— BEGIN RECORDS TO PROCESS —

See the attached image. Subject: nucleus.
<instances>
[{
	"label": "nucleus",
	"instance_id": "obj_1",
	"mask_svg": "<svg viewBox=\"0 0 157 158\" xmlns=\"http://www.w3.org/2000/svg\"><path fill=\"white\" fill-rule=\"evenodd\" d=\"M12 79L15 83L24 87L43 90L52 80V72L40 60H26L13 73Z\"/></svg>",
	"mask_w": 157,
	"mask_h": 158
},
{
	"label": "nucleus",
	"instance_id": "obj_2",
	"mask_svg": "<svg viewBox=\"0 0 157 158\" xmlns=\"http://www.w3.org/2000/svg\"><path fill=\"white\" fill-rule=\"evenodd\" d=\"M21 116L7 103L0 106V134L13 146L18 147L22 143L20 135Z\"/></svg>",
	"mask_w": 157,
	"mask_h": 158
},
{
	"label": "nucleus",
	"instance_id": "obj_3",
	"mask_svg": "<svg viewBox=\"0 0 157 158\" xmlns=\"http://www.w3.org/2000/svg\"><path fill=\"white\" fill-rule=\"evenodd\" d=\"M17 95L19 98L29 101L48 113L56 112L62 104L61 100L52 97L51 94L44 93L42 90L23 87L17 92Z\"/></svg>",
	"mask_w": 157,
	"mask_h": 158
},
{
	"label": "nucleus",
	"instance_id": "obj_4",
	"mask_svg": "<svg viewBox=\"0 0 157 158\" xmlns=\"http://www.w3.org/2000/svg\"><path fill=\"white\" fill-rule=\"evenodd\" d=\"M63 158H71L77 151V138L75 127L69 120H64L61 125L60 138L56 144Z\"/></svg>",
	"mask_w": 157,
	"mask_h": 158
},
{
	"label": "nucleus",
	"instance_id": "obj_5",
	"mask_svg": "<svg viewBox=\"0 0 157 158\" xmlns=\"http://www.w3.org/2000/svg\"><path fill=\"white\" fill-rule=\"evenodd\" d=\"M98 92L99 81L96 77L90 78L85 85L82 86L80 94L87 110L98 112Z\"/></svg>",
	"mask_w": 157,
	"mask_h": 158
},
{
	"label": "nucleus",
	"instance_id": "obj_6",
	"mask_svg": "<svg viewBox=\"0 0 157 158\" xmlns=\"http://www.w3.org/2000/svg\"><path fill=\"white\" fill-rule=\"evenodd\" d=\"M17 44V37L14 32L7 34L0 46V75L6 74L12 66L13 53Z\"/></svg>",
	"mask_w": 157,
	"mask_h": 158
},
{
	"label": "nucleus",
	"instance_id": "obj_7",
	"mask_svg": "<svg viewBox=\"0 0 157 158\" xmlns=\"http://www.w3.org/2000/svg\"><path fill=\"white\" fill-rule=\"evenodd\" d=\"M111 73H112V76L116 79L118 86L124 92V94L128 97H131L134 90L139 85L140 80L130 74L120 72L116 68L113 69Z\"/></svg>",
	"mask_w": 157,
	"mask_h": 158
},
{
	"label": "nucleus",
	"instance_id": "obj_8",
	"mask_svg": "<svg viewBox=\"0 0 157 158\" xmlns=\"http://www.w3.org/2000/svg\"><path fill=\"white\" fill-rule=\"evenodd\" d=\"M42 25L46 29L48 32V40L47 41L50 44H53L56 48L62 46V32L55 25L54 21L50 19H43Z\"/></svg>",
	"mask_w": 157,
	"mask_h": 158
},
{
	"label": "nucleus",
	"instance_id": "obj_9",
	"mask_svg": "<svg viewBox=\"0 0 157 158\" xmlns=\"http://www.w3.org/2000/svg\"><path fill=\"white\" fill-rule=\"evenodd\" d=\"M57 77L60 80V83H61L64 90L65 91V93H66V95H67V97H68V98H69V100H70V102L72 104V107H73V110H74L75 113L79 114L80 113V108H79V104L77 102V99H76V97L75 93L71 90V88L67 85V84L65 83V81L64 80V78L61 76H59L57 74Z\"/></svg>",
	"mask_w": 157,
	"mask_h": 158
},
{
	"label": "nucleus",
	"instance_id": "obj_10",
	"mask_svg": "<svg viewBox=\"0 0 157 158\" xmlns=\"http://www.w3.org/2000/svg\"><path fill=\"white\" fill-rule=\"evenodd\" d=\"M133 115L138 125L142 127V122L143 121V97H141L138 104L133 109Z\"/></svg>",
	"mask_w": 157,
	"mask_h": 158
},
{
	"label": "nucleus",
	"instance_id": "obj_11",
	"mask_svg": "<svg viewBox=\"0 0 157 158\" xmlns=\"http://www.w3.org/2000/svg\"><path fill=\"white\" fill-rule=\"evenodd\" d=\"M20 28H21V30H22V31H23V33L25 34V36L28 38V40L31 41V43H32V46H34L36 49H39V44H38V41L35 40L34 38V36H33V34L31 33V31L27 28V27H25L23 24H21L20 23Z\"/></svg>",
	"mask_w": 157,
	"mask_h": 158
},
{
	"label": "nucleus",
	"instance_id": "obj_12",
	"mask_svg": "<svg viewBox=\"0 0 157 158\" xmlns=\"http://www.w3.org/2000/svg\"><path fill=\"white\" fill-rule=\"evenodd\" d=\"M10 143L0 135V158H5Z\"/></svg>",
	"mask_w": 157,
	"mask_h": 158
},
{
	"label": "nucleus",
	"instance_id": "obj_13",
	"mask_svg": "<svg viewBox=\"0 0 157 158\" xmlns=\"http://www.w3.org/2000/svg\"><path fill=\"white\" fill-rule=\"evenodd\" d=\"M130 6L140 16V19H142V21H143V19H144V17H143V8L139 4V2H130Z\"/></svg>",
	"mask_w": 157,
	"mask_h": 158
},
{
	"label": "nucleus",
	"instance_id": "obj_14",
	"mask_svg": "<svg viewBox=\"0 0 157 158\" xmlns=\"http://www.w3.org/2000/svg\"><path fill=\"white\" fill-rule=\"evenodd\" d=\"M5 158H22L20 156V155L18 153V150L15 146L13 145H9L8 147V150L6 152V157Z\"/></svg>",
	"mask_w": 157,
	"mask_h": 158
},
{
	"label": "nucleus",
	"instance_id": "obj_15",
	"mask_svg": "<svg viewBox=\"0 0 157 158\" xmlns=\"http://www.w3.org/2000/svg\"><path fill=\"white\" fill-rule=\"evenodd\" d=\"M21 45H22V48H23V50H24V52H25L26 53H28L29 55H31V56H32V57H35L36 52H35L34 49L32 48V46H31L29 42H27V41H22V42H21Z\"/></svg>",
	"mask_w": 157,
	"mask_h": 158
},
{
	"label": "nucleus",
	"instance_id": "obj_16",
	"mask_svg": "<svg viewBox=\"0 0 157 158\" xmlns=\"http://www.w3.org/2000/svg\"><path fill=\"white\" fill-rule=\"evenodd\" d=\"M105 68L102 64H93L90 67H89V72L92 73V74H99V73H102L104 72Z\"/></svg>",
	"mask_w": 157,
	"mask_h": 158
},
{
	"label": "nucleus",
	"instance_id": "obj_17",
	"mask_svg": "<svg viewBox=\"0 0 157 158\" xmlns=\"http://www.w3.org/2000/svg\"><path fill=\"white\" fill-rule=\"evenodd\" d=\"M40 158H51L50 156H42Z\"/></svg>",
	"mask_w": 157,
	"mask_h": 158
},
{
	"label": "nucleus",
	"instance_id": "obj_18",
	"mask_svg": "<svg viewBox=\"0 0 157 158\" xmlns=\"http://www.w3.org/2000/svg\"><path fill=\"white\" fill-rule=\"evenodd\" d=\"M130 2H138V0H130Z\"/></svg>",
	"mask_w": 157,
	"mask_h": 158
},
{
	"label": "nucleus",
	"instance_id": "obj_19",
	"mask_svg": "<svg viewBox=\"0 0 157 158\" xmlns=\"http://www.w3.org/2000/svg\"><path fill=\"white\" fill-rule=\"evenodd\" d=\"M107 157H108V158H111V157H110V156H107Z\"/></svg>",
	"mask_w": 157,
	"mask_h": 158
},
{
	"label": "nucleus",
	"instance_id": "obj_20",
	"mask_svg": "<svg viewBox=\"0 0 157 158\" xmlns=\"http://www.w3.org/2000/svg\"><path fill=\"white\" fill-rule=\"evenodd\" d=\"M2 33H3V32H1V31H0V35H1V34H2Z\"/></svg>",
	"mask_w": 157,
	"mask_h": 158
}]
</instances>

— END RECORDS TO PROCESS —

Retype the records from their first line through the line that contains "79L15 83L24 87L43", with both of those lines included.

See the attached image. Subject: nucleus.
<instances>
[{
	"label": "nucleus",
	"instance_id": "obj_1",
	"mask_svg": "<svg viewBox=\"0 0 157 158\" xmlns=\"http://www.w3.org/2000/svg\"><path fill=\"white\" fill-rule=\"evenodd\" d=\"M12 79L15 83L24 87L43 90L52 80V72L40 60H26L13 73Z\"/></svg>",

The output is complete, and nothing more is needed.